▶ **Exercise aim**
Extract the full set of records, then give each one again exactly.

(Dataset entries)
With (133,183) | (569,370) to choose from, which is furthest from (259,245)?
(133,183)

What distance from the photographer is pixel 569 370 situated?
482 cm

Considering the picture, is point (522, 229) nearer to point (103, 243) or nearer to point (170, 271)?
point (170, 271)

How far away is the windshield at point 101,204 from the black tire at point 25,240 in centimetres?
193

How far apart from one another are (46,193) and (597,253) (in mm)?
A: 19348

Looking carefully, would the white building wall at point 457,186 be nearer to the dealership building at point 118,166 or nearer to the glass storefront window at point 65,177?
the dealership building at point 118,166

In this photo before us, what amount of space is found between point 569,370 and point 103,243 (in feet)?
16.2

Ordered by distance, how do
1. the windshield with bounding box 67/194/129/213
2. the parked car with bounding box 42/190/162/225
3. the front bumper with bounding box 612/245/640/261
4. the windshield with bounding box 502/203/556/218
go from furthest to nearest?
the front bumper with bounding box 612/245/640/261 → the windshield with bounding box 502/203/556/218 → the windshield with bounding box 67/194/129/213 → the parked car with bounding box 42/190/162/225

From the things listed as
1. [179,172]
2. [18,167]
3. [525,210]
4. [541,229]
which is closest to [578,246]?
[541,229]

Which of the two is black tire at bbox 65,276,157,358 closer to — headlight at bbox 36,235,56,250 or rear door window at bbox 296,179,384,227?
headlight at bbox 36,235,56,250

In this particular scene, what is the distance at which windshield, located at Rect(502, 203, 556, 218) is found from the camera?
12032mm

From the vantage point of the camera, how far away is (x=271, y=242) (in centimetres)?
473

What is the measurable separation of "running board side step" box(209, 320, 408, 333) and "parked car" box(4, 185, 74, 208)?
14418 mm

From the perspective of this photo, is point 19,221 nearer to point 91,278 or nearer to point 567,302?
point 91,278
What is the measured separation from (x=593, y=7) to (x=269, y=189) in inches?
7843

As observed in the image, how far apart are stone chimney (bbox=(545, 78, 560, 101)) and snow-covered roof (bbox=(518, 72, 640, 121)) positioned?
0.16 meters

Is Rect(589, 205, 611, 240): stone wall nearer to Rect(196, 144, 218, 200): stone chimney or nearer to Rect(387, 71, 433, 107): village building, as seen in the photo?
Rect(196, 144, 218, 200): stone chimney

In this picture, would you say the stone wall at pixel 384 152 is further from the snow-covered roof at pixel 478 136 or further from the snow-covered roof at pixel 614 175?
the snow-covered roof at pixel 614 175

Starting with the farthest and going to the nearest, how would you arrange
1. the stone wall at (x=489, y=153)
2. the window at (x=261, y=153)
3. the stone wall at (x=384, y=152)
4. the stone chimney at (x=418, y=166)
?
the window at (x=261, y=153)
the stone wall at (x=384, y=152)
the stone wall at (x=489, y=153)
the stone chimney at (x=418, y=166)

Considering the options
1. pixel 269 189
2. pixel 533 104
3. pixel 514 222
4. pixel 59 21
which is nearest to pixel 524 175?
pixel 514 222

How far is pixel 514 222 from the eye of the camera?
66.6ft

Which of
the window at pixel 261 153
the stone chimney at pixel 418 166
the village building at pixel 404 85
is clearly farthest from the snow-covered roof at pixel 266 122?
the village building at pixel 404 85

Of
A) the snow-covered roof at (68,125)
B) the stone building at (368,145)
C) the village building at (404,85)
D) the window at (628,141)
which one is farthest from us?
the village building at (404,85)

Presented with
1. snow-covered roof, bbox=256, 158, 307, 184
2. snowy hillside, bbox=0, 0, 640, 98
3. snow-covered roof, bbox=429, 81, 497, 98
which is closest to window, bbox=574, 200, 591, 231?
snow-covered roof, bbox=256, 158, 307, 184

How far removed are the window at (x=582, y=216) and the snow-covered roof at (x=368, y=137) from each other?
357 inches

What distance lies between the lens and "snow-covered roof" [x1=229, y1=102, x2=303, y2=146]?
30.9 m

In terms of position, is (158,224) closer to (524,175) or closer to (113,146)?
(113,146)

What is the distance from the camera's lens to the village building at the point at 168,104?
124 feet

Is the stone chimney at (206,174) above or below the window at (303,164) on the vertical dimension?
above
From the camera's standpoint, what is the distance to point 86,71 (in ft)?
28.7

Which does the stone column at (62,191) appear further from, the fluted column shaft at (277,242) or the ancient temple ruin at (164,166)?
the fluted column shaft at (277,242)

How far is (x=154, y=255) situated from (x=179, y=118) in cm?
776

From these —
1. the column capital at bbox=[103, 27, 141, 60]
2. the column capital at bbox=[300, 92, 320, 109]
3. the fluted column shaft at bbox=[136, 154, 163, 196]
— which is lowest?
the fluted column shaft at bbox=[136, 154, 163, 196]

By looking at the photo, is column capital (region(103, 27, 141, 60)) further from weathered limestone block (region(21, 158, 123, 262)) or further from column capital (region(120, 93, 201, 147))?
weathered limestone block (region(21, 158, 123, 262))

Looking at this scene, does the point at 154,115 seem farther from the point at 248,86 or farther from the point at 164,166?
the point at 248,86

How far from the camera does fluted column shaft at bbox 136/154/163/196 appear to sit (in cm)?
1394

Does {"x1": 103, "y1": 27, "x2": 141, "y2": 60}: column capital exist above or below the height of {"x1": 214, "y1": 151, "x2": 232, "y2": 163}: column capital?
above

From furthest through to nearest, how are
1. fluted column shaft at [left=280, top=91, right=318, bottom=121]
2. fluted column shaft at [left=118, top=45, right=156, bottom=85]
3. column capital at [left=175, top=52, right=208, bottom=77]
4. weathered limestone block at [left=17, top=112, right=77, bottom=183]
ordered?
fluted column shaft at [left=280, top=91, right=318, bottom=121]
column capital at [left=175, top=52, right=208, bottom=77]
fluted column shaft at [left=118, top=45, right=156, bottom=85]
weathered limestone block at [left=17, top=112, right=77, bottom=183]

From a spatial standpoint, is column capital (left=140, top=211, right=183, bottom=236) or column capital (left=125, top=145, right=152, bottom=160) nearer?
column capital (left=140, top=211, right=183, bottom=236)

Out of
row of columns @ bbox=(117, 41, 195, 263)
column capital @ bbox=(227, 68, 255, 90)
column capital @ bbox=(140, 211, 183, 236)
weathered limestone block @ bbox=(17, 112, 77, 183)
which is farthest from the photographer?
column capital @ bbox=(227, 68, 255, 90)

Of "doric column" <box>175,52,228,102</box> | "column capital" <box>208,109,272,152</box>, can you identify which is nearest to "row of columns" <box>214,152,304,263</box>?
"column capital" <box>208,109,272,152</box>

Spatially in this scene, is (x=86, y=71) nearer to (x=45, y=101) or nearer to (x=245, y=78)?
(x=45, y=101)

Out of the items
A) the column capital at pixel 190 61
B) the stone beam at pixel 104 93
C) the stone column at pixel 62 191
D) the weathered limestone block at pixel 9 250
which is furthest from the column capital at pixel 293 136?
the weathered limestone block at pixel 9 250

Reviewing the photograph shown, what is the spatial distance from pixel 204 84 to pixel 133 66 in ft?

▶ **Right answer**
With (133,183) | (569,370) to choose from, which is furthest from (259,245)?
(133,183)

What distance from the photographer is pixel 569 370 situated?
482 cm

Considering the picture, is point (522, 229) nearer to point (103, 243) or nearer to point (170, 271)?
point (170, 271)

How far away is the windshield at point 101,204 from the black tire at point 25,240 in centimetres?
193

How far apart from one another are (46,193) and (597,253) (in mm)?
A: 19348

Looking carefully, would the white building wall at point 457,186 be nearer to the dealership building at point 118,166 or nearer to the glass storefront window at point 65,177?
the dealership building at point 118,166

In this photo before us, what amount of space is found between point 569,370 and point 103,243 (in feet)?
16.2

Ordered by distance, how do
1. the windshield with bounding box 67/194/129/213
2. the parked car with bounding box 42/190/162/225
3. the front bumper with bounding box 612/245/640/261
4. the windshield with bounding box 502/203/556/218
go from furthest to nearest?
the front bumper with bounding box 612/245/640/261 → the windshield with bounding box 502/203/556/218 → the windshield with bounding box 67/194/129/213 → the parked car with bounding box 42/190/162/225

From the things listed as
1. [179,172]
2. [18,167]
3. [525,210]
4. [541,229]
which is closest to [578,246]?
[541,229]

Which of the two is black tire at bbox 65,276,157,358 closer to — headlight at bbox 36,235,56,250 or rear door window at bbox 296,179,384,227?
headlight at bbox 36,235,56,250

In this particular scene, what is the distance at which windshield, located at Rect(502, 203, 556, 218) is found from the camera?
12032mm

From the vantage point of the camera, how far away is (x=271, y=242) (in centimetres)?
473

What is the measurable separation of "running board side step" box(209, 320, 408, 333) and "parked car" box(4, 185, 74, 208)?
14418 mm

From the perspective of this photo, is point 19,221 nearer to point 91,278 or nearer to point 567,302?
point 91,278
What is the measured separation from (x=593, y=7) to (x=269, y=189) in inches?
7843

As observed in the image, how far apart are stone chimney (bbox=(545, 78, 560, 101)) and snow-covered roof (bbox=(518, 72, 640, 121)) positioned?
0.16 meters

Is Rect(589, 205, 611, 240): stone wall nearer to Rect(196, 144, 218, 200): stone chimney or nearer to Rect(387, 71, 433, 107): village building, as seen in the photo?
Rect(196, 144, 218, 200): stone chimney

In this picture, would you say the stone wall at pixel 384 152 is further from the snow-covered roof at pixel 478 136 or further from the snow-covered roof at pixel 614 175?
the snow-covered roof at pixel 614 175

Starting with the farthest and going to the nearest, how would you arrange
1. the stone wall at (x=489, y=153)
2. the window at (x=261, y=153)
3. the stone wall at (x=384, y=152)
4. the stone chimney at (x=418, y=166)
?
the window at (x=261, y=153)
the stone wall at (x=384, y=152)
the stone wall at (x=489, y=153)
the stone chimney at (x=418, y=166)

Considering the options
1. pixel 269 189
2. pixel 533 104
3. pixel 514 222
4. pixel 59 21
which is nearest to pixel 524 175?
pixel 514 222

How far is pixel 514 222 from the eye of the camera?
66.6ft

Which of
the window at pixel 261 153
the stone chimney at pixel 418 166
the village building at pixel 404 85
is clearly farthest from the snow-covered roof at pixel 266 122?
the village building at pixel 404 85

Of
A) the snow-covered roof at (68,125)
B) the stone building at (368,145)
C) the village building at (404,85)
D) the window at (628,141)
which one is farthest from us?
the village building at (404,85)

Presented with
1. snow-covered roof, bbox=256, 158, 307, 184
2. snowy hillside, bbox=0, 0, 640, 98
3. snow-covered roof, bbox=429, 81, 497, 98
which is closest to window, bbox=574, 200, 591, 231?
snow-covered roof, bbox=256, 158, 307, 184

How far removed are the window at (x=582, y=216) and the snow-covered roof at (x=368, y=137) from each other?
357 inches

What distance lies between the lens and "snow-covered roof" [x1=229, y1=102, x2=303, y2=146]?
30.9 m

In terms of position, is (158,224) closer to (524,175) or closer to (113,146)?
(113,146)

What is the distance from the camera's lens to the village building at the point at 168,104?
124 feet

Is the stone chimney at (206,174) above or below the window at (303,164) on the vertical dimension?
above
From the camera's standpoint, what is the distance to point 86,71 (in ft)?
28.7

Which does the stone column at (62,191) appear further from, the fluted column shaft at (277,242) or the ancient temple ruin at (164,166)?
the fluted column shaft at (277,242)

How far is (x=154, y=255) situated from (x=179, y=118) in cm?
776

From these —
1. the column capital at bbox=[103, 27, 141, 60]
2. the column capital at bbox=[300, 92, 320, 109]
3. the fluted column shaft at bbox=[136, 154, 163, 196]
— which is lowest?
the fluted column shaft at bbox=[136, 154, 163, 196]

By looking at the photo, is column capital (region(103, 27, 141, 60)) further from weathered limestone block (region(21, 158, 123, 262)) or further from column capital (region(120, 93, 201, 147))?
weathered limestone block (region(21, 158, 123, 262))

Looking at this scene, does the point at 154,115 seem farther from the point at 248,86 or farther from the point at 164,166?
the point at 248,86

How far from the camera does fluted column shaft at bbox 136/154/163/196 appear to sit (in cm)?
1394

Does {"x1": 103, "y1": 27, "x2": 141, "y2": 60}: column capital exist above or below the height of {"x1": 214, "y1": 151, "x2": 232, "y2": 163}: column capital?
above

From furthest through to nearest, how are
1. fluted column shaft at [left=280, top=91, right=318, bottom=121]
2. fluted column shaft at [left=118, top=45, right=156, bottom=85]
3. column capital at [left=175, top=52, right=208, bottom=77]
4. weathered limestone block at [left=17, top=112, right=77, bottom=183]
ordered?
fluted column shaft at [left=280, top=91, right=318, bottom=121]
column capital at [left=175, top=52, right=208, bottom=77]
fluted column shaft at [left=118, top=45, right=156, bottom=85]
weathered limestone block at [left=17, top=112, right=77, bottom=183]

From a spatial standpoint, is column capital (left=140, top=211, right=183, bottom=236) or column capital (left=125, top=145, right=152, bottom=160) nearer?
column capital (left=140, top=211, right=183, bottom=236)

Out of
row of columns @ bbox=(117, 41, 195, 263)
column capital @ bbox=(227, 68, 255, 90)
column capital @ bbox=(140, 211, 183, 236)
weathered limestone block @ bbox=(17, 112, 77, 183)
which is farthest from the photographer?
column capital @ bbox=(227, 68, 255, 90)

Of "doric column" <box>175,52,228,102</box> | "column capital" <box>208,109,272,152</box>, can you identify which is nearest to "row of columns" <box>214,152,304,263</box>?
"column capital" <box>208,109,272,152</box>

Spatially in this scene, is (x=86, y=71) nearer to (x=45, y=101) or nearer to (x=245, y=78)?
(x=45, y=101)

Out of the items
A) the column capital at pixel 190 61
B) the stone beam at pixel 104 93
C) the stone column at pixel 62 191
D) the weathered limestone block at pixel 9 250
which is furthest from the column capital at pixel 293 136?
the weathered limestone block at pixel 9 250

Reviewing the photograph shown, what is the spatial distance from pixel 204 84 to pixel 133 66 in ft?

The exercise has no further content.